[SUPPLIED ENTRIES]:
_____

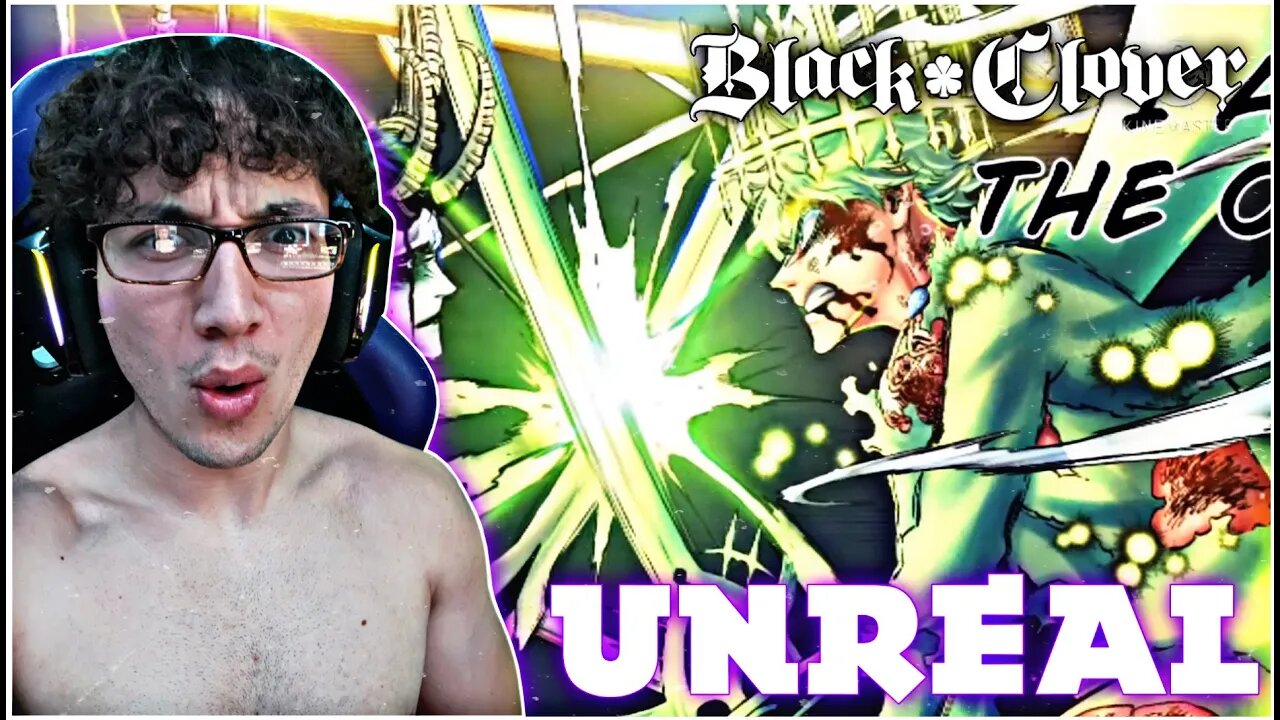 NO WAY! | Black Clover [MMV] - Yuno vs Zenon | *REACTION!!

_____

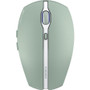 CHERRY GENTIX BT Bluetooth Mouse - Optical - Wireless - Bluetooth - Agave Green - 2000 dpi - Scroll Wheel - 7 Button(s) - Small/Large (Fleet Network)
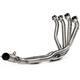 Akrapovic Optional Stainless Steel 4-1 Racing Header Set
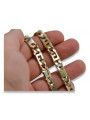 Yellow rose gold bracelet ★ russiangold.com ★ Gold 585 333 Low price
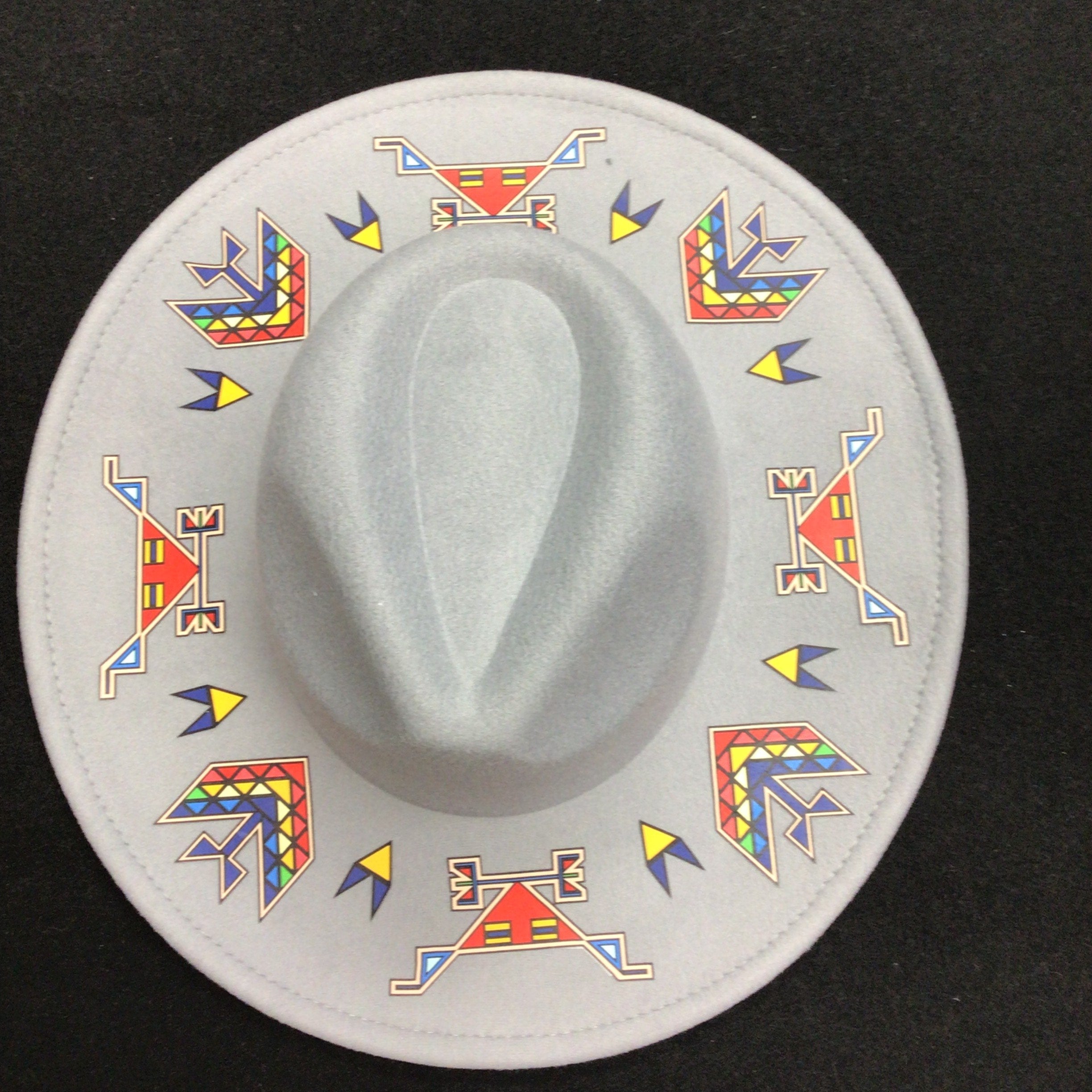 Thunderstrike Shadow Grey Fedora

_____

[ACTIVITY]: Please output the entries from the line containing "CHERRY GENTIX BT" through the line containing "Thunderstrike Shadow Grey Fedora", keeping both of those lines and copying every line without any change. Leave the pictures out of your answer.

[TASK RESPONSE]:
 CHERRY GENTIX BT Bluetooth Mouse - Optical - Wireless - Bluetooth - Agave Green - 2000 dpi - Scroll Wheel - 7 Button(s) - Small/Large (Fleet Network)
 Akrapovic Optional Stainless Steel 4-1 Racing Header Set
 Yellow rose gold bracelet ★ russiangold.com ★ Gold 585 333 Low price
 Thunderstrike Shadow Grey Fedora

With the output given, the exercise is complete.